§ **EXTRACT TO READ**
To further select eligible women for the PAM50 assay given limited study resources, we used a stratified case-cohort study design , with strata defined by clinical subtype based on immunohistochemistry (IHC) results for ER, PR, and Her2 . The subcohort consisted of a random sample of women with the most common IHC subtype (ER+ or PR+, Her2-) (sampling fraction = 18%), and all women with the remaining less common subtypes having worse prognosis (ER+ or PR+, Her2+; ER-, PR-, Her2-; and ER-, PR-, Her2+) (sampling fraction = 100%). The cohort was followed for recurrence and survival through August 2013. Women who were not part of the subcohort but had an outcome of interest during this time were included. Out of 2,087 women selected for the case-cohort, 1,691 had tumor tissue successfully assayed by the PAM50. For this analysis, an additional 15 women were excluded due to missing BMI values, thus a total of n = 1,676 women comprised the final analytic sample with PAM50 data.
For those selected into the case-cohort study, we obtained formalin-fixed, paraffin-embedded (FFPE) tissue blocks and corresponding slides from the surgical hospital or pathology storage facility. Slides were reviewed by one pathologist (R.E.F.). If the area of invasive tumor was observed to be smaller than 0.5 cm in diameter, the case was classified as ineligible. Tissue punches 1 mm in diameter were obtained from an area of the FFPE tissue block corresponding to the marked slide.
Gene expression assay and PAM50 intrinsic subtypes
Real-time reverse-transcription PCR (qRT-PCR) was conducted for the 50 target genes that comprise the PAM50 intrinsic subtype classifier , and details have been provided elsewhere [26,27]. Laboratory personnel (I.J.S.) were blinded to clinical information and received only a study identification number to track the sample.
The PAM50 assay yields an expression value for each gene that is relative to a reference gene. The raw data include both positive and negative values. For ease of interpretation of summary statistics, we transformed the values by adding 10 to all scores prior to analysis to make all values positive while preserving rank order. To determine intrinsic subtypes from the gene expression data, we applied centroid-based algorithms to the calibrated log-expression ratio for the 50 genes in the entire PAM50 assay. For each sample, this process generates five continuous-scale normalized subtype scores representing degree of Spearman correlation of gene expression with that of prototype Luminal A, Luminal B, Basal-like, HER2-E, and Normal-like breast tumors [6,26]. The subtype with the highest score became the predicted intrinsic subtype for that case.

(Numeric chart reasoning data)

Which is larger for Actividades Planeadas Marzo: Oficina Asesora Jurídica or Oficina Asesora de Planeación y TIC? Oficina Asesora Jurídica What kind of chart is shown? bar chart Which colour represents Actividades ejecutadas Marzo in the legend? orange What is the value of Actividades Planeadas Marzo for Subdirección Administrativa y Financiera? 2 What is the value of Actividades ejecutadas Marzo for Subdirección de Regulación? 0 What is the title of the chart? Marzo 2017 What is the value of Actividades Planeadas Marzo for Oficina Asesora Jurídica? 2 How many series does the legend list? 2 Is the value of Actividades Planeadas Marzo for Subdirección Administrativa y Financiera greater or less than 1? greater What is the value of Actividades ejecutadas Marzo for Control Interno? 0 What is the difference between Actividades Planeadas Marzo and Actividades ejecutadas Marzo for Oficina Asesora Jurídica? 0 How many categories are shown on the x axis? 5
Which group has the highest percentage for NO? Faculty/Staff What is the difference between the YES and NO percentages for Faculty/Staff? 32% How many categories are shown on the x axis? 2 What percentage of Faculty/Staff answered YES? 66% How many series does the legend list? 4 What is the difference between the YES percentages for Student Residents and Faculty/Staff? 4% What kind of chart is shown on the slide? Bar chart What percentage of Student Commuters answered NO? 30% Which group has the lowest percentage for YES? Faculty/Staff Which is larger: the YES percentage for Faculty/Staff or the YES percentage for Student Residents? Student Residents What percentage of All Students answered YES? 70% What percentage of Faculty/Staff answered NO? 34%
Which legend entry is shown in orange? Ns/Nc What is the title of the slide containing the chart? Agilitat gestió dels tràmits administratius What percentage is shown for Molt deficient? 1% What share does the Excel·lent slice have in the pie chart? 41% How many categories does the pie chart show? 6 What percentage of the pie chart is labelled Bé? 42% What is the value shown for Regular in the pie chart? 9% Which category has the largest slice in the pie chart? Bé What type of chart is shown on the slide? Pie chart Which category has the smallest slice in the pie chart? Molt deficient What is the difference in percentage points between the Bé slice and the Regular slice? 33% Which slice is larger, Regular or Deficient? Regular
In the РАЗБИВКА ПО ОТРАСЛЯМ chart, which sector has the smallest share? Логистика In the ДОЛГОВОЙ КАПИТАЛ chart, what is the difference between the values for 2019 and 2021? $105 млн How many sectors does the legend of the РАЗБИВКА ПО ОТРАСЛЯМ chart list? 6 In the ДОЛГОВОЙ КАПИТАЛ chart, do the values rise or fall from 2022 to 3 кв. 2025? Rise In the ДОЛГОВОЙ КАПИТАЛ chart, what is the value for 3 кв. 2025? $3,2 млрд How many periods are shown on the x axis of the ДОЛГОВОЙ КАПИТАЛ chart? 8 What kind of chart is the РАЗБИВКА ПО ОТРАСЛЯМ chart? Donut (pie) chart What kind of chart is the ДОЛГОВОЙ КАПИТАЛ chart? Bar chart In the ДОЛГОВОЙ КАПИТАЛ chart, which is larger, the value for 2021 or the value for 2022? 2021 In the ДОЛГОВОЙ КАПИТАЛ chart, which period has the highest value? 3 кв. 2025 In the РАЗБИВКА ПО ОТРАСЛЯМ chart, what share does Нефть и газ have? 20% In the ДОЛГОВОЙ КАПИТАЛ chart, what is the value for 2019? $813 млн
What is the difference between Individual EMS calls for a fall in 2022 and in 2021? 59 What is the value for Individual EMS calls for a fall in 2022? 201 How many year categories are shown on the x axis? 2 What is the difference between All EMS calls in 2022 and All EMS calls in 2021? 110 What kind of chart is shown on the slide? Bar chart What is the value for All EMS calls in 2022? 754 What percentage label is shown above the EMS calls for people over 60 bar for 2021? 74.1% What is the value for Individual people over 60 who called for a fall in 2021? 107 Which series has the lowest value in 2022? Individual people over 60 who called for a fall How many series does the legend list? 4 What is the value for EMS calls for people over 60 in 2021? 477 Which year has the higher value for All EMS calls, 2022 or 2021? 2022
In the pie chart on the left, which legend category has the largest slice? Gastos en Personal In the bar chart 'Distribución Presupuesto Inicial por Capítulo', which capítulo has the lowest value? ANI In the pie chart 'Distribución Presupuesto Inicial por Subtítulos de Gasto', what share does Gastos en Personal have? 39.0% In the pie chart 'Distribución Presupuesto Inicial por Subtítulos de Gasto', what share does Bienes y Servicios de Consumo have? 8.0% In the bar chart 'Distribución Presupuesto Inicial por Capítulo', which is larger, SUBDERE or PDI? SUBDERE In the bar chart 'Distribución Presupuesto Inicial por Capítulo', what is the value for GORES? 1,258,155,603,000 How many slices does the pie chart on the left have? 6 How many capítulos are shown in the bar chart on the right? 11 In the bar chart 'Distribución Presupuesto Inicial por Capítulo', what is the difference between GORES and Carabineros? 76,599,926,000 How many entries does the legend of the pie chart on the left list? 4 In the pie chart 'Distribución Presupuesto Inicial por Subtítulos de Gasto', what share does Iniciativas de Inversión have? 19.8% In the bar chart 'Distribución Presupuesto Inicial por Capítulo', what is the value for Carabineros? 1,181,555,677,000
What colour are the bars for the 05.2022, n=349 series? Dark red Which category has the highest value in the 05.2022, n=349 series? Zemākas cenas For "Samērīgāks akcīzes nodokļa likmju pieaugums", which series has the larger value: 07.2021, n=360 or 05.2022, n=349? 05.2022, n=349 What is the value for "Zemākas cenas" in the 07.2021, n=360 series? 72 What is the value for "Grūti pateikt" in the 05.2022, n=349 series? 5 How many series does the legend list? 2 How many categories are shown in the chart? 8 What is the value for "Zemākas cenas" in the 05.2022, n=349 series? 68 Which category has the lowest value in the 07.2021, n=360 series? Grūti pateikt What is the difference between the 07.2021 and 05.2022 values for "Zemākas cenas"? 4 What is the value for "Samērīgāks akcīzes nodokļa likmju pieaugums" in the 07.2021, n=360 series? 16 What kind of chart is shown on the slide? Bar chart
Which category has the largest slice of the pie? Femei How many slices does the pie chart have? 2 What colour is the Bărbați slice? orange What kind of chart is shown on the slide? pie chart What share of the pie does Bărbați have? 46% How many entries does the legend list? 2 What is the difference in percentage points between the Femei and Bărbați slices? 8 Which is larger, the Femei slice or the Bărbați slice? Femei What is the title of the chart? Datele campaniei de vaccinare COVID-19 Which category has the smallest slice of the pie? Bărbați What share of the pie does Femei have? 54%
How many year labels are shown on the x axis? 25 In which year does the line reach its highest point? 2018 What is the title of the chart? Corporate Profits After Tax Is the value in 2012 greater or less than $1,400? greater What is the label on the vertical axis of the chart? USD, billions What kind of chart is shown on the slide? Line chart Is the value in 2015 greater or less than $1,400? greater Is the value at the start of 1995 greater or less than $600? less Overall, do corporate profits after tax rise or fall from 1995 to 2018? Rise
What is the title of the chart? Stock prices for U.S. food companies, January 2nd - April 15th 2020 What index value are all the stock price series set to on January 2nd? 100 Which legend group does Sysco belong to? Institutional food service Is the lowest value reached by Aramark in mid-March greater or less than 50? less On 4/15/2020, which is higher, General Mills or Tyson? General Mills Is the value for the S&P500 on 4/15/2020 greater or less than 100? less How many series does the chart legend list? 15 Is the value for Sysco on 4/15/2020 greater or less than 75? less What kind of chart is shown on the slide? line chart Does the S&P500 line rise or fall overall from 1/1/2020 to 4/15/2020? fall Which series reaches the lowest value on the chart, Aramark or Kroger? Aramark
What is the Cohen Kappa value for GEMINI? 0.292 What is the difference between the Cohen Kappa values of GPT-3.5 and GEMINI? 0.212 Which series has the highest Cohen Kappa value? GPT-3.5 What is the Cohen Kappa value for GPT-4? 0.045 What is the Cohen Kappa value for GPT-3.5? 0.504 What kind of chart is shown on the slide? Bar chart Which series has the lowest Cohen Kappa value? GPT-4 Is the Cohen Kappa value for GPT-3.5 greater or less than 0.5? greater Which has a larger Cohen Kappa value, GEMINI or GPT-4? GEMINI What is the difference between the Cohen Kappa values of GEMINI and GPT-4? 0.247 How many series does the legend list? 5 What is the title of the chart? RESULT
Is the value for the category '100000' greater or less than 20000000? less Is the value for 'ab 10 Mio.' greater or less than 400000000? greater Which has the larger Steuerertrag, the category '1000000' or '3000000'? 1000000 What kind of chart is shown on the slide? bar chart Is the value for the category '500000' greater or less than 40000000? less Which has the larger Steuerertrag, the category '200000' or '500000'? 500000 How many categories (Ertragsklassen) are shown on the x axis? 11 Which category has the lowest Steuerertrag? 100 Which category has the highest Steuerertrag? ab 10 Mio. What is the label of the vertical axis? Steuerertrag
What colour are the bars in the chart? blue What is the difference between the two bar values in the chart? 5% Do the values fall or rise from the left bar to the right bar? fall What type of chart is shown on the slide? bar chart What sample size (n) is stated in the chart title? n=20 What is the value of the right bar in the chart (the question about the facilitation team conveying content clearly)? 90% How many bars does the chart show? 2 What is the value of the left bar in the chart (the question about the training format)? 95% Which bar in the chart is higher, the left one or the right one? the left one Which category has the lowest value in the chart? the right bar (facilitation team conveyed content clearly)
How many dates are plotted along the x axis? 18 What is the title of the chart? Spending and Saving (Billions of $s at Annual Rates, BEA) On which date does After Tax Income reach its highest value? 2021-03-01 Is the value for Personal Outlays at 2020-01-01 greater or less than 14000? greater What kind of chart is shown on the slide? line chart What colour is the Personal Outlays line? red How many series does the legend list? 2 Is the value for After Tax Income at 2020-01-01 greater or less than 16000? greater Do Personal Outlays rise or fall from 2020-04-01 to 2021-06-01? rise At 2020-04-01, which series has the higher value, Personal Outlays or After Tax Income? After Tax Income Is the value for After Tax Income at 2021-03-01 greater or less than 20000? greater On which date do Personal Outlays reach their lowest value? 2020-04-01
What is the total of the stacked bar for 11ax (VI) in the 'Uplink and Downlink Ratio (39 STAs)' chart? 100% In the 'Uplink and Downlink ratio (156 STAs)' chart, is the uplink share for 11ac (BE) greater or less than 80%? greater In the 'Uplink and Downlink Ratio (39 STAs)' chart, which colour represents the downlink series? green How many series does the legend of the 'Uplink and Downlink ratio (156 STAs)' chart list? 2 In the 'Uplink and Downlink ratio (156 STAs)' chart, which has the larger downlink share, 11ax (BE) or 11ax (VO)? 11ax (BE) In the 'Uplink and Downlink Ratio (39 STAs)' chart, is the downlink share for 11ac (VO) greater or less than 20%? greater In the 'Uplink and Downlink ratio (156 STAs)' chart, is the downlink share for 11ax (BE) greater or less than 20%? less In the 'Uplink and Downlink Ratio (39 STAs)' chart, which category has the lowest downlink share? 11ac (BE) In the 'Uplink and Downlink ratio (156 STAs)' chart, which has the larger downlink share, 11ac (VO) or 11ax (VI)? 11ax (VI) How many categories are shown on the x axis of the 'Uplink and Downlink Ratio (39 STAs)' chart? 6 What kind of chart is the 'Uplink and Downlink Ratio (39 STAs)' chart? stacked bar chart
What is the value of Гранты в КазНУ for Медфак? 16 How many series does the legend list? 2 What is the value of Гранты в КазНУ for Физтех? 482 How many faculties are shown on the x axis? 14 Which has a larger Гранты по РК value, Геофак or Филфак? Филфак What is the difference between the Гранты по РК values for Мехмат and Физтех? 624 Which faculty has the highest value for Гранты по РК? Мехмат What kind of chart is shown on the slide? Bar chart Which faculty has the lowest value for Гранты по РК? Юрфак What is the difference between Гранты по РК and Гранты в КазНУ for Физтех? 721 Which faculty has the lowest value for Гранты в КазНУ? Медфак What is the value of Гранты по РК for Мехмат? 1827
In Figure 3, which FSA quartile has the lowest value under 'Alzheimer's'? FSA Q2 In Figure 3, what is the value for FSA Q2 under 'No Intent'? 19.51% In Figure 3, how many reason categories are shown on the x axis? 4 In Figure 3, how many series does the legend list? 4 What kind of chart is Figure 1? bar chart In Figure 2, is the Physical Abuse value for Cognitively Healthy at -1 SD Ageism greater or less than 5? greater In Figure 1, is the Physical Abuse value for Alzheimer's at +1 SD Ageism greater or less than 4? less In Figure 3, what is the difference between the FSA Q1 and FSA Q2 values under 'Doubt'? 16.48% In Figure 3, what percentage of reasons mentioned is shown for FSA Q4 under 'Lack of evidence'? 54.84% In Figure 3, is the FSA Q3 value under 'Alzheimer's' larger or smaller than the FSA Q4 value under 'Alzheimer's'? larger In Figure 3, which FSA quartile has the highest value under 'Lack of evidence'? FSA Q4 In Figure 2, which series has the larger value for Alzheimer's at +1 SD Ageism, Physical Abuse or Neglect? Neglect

§ **INSTRUCTIONS**
1 – From the PAM50 assay text, list the prototype breast tumor types that the five normalized subtype scores are compared against.
2 – Carry the PAM50 assay text forward from its final sentence.

§ **ANSWERS IN ORDER**
1 – Luminal A, Luminal B, Basal-like, HER2-E, Normal-like

2 –
Quantitative expression of individual genes that are standard breast cancer prognostic biomarkers (ESR1, PGR, ERBB2) were selected as variables of interest. Expression of 10 cell cycle regulation genes was averaged into a cell proliferation value (CENPF, ANLN, CDC20, CCNB1, CEP55, MYBL2, MKI67, UBE2C, RRM2, KIF2C).
All analyses incorporated sampling weights and the stratified sampling design for unbiased estimation of population parameters and valid estimates of standard errors [28,29]. This includes estimates of frequency distributions and chi-square tests of baseline characteristics and regression analyses using the ‘svy’ commands in Stata software, StataCorp, College Station, TX. Statistical significance tests were two-sided.
We described associations of obesity with intrinsic subtypes by fitting a multinomial logistic regression model. This method is similar to the case-case analysis approach widely used for dichotomous tumor characteristics , extended to the five subtype categories via the multinomial model. Treating the most prevalent subtype, Luminal A, as the base comparator outcome, we estimated odds ratios (OR) and 95% confidence intervals (CI) associated with BMI categories for each of the non-Luminal A subtypes. We also used multiple linear regression for point and interval estimation of adjusted differences in mean gene expression levels across BMI categories.
All models were adjusted for age at diagnosis, race/ethnicity, moderate-vigorous physical activity, and AJCC stage. Given that associations between obesity and breast cancer risk differ by menopausal status , models were also stratified by menopausal status (premenopausal vs. postmenopausal). In the non-stratified models, effect modification was evaluated by calculating p values for interaction via cross-product terms of BMI as a continuous variable and menopausal status.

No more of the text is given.